第9話 知識の門 /3
「あの司書がこいつだって?」
ダコタと呼ばれた壮年。あまり聞かないその姓は、果たしてこの古文書に書かれたものと同じ人物なのだろうか。
「ううん、違うと思う」
「なんで?」
首を振るチェイネルはそのまま話を続ける。
「ログ・ダコタは史実だと、この国の人達を虐殺した大罪人って話だから……そんな人が司書なんて、やれるかな?それにもう亡くなってるはずなんだよね」
「つまりは血縁者ではないか、という事です」
「そうだね、それは私の兄だよ」
「ヘェ……ッて、うわ!!急に出てくんなよ!」
いつのまにか後ろに立っていた壮年に驚き、椅子はビリーの心臓を表すかのようにガタンと大きな音を出す。
「はは、驚かせてすまない。名乗り遅れてしまったね……私はジェイナス・ダコタ。その大罪人の弟だよ」
「ご、ごめんなさい!失礼な事を」
「いいや、いいんだ本当のことだから。それに随分昔のことさ」
そう言って穏やかに頷くと、古文書の表紙を優しく撫でた。もう居ない兄の遺品とも言えよう物を愛でているように見える。
「兄は本当に馬鹿なことをしたと思ってるよ。多分この本も力を手に入れるために持っていたものなんだろう。この古文書はどこで?」
「プロトスのおじいさんが集めていた骨董品の中にあったそうです。どこで手に入れたかまでは……あいにく」
「そうか、そうなんだね。じゃあ随分長い旅をしたんだろうなあ」
売られたか盗まれたか、そういったことを繰り返して巡ったであろう旅路を想う。3人はそんなジェイナスの様子を見て、次にかけるべき言葉を見失ってしまった。

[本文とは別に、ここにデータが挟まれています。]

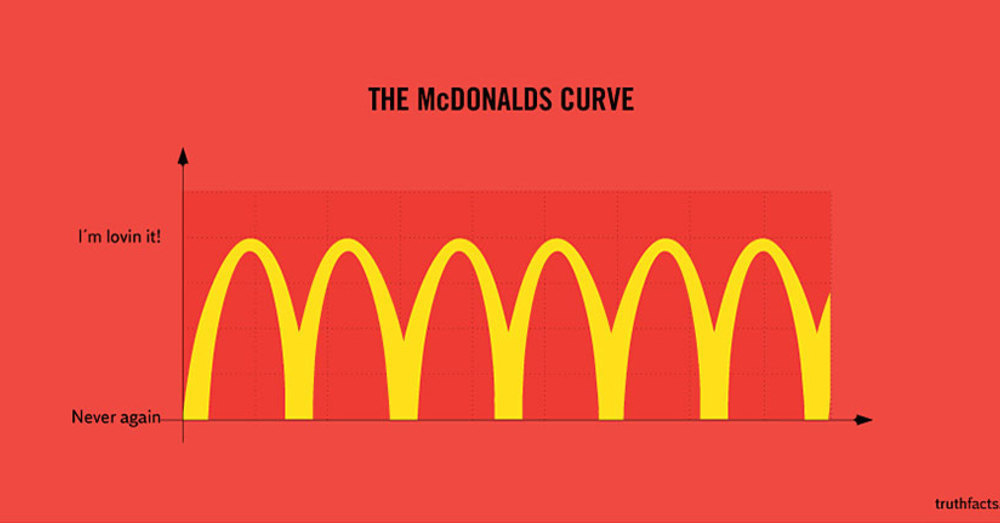 7 Basic Truths of Everyday Life Illustrated with Accurate Graphs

「おっとすまない、この本を寄贈してくれるという話だったかな?ありがとう、旅の人。よかったら報酬がわりに解読してみるけど、どうかな」
「いいのですか?」
やや食い気味にアヴェが身を乗り出す。知識に飢えたメガネはこういう時怖い。
「もちろん。兄の持っていた本はこういうのばかりだったからね、昔はよく読んだものさ」
「お二人……いえノエル君もいかがですか?」
メガネを乱反射させて振り返る姿はもはや魔物か。ビリー、チェイネル、そして初対面の少年さえも巻き添えにして解読に付き合うことになってしまった。
「精獣霊の話は地方の精霊堂で解読したんだね」
「ええ。七大精獣霊の話と成り立ち、あと精獣石の話が少し」
「願いをかなえてくれる、石?」
「大体は解読できているようだね、どれどれ……ああ、手こずっていたのはこの部分か」
煤けた部分に指を滑らせて小さくつぶやく。呪術じみた言葉は首筋に針を突きつけられているような感覚にさせるが、それは古文書も同じなのか、煤が小刻みに震えて指先から逃げるように遠ざかった。
「わ、文字が見えた!」
「兄がかけた魔法で見えなくなっていたらしい。ふむ、『石は無欲と強欲を、審判の代行者へと導く』」
「無欲なのか強欲なのかどっちだよ」
思わず突っ込んだビリーの頭上には疑問符しかない。
「どちらもなのか、あるいはどちらでもないのか。これだけじゃわからないね……まだ続きはあるよ。『そこで願うものこそ、叶うは一つの答え。破壊と再生を精選せよ』。願いが叶うっていうのはこの部分かな。読む限り恐ろしいものも叶えそうな書き方だ」
「それって……世界征服とか?」
「ありえそうだな、人類滅亡とか」
「ちょっと!そんなの悪党に渡ったら大変じゃない!」
強めな平手打ちがビリーの背中を襲う。
「痛ェやめろ。どうせ御伽噺だろ」
「どうだろうな……私が経験してきたもので言うなら、あり得なくはないけれど」
そりゃ大層なこって、と信じる様子のないビリーをよそに、アヴェは現実的な思考を持つ割に小難しく考え込んでいるようだった。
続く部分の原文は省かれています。